→ Passage provided:

_ _ _ _ _ _ _

SUbheader

On Tuesday morning the pastors of Lutheran Saints in Ministry gather in Fairborn Ohio to discuss the texts for Sunday.

These are the contributions that are brought to the table.

Saturday, June 14, 2014

A Liturgy of Hope - Pr. Kruse

Article I: Of God.
1] Our Churches, with common consent, do teach that the decree of the Council of Nicaea concerning the Unity of the Divine Essence and concerning the Three Persons, is true and to be believed without any doubting; 2] that is to say, there is one Divine Essence which is called and which is God: eternal, without body, without parts, of infinite power, wisdom, and goodness, the Maker and Preserver of all things, visible and invisible; and 3] yet there are three Persons, of the same essence and power, who also are coeternal, the Father, the Son, and the Holy Ghost. And the term "person" 4] they use as the Fathers have used it, to signify, not a part or quality in another, but that which subsists of itself.
5] They condemn all heresies which have sprung up against this article, as the Manichaeans, who assumed two principles, one Good and the other Evil: also the Valentinians, Arians, Eunomians, Mohammedans, and all such. 6] They condemn also the Samosatenes, old and new, who, contending that there is but one Person, sophistically and impiously argue that the Word and the Holy Ghost are not distinct Persons, but that "Word" signifies a spoken word, and "Spirit" signifies motion created in things.


No, I have not looked up what all these heresies listed in the Augsburg Confession taught. The fact that Melanchton saw it necessary to write down so many of them might ought to give us cause to ponder: How useful is the Doctrine of the Holy Trinity if its prime practical application seems to be misunderstand it? 
Don’t think its over either. I had a friendly interchange with a Pentecostal acquaintance who is dead certain that the whole thing was made up at Nicea. God is one, and acts as Father in the Old Testament, Jesus in the New and as the Holy Spirit now. He asserts that baptism ought to be in the name of Jesus - I counter that if what he says about the oneness of God is correct than why is he baptizing in the name of Jesus and not in the name of the Holy Spirit? He comes back with 9 passages where baptism is done “in the name of Jesus,” and I counter that that that same Jesus commands  it ought to be in the Name of the Father, The Son, and the Holy Spirit and . . . then he unfriended me. Nicea lives.

Scripture is full of liturgies. It begins with a litany — Genesis 1— and ends in a book that is fairly much a compendium of liturgies — Revelation. I know, the order of the books as we have it today is but accident more than anything else, though there is no denying that a book about the beginning and one about the eschaton ought to be at opposite ends of the library known as scripture.

_ _ _ _ _ _ _

→ Dataset records:
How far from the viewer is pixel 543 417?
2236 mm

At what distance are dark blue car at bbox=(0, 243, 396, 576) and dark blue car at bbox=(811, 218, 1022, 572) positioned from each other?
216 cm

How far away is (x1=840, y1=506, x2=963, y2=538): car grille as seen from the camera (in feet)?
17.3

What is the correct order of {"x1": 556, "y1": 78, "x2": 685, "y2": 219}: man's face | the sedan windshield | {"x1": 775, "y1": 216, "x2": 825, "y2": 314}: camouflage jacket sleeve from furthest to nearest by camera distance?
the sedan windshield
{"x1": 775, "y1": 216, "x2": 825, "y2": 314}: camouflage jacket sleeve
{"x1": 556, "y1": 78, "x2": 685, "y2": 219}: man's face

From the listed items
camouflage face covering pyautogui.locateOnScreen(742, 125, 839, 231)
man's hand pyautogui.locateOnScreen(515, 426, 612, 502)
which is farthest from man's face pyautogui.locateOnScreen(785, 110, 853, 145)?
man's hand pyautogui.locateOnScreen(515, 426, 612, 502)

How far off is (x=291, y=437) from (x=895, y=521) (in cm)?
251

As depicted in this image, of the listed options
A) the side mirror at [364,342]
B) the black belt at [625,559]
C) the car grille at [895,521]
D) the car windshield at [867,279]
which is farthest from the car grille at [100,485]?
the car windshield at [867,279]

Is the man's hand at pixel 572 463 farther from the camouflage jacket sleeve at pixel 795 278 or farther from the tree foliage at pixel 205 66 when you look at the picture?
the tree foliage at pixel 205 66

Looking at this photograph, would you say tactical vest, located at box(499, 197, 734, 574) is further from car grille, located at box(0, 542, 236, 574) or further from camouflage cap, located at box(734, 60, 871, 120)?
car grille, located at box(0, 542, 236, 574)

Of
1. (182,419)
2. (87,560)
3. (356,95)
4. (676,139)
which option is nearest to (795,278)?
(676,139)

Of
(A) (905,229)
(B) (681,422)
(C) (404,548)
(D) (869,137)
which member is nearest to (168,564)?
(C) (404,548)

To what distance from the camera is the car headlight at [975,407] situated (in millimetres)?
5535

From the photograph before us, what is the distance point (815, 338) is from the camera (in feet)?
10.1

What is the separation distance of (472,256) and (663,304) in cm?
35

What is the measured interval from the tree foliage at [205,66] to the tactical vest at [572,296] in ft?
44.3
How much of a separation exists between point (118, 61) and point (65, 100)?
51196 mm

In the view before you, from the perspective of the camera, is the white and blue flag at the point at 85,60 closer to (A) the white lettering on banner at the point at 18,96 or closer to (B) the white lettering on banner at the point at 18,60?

_ _ _ _ _ _ _

→ Directions:
Write the next part of the pastor's post on the Trinity and the liturgies of scripture, picking up after its final sentence.

→ Answer for this exercise:
The liturgies recorded in Genesis 1 and in Revelation have commonality. Their end is community. Community!? Have you read Revelation? Yes, I have. In the beginning “a wind from God swept over the face of the waters,” (1:2) and as the hymn would tell: “God whose almighty word Chaos and Darkness heard and took their flight.” In that short battle between emptiness, void, chaos, darkness, and the creator of creation the will of the creator is revealed. From chaos there will be order. As the litany of Genesis 1 completes, from the dim of chaos will come the splendor of creation. The same is true of Revelation. Out of the dim despair of sin and the chaos of war, oppression, and suffering eventually arises a new creation through a cataclysmic battle that had only one outcome at its very outset. The same “armies” fights both battles. The same overwhelming force wins both of them utterly. 
At battles’ end there is a sense that holy completeness has been arrived at. In Revelation’s case  the conclusion of individual sorties in the battle drive that point home by a holy silence. In Genesis, it is a word that does so: It is good. In both case, completeness has come and in both cases God is both master and end of that completeness. In both cases, God then dwells in that completeness and creation or new creation dwell there with God. Community. Unity. Trinity?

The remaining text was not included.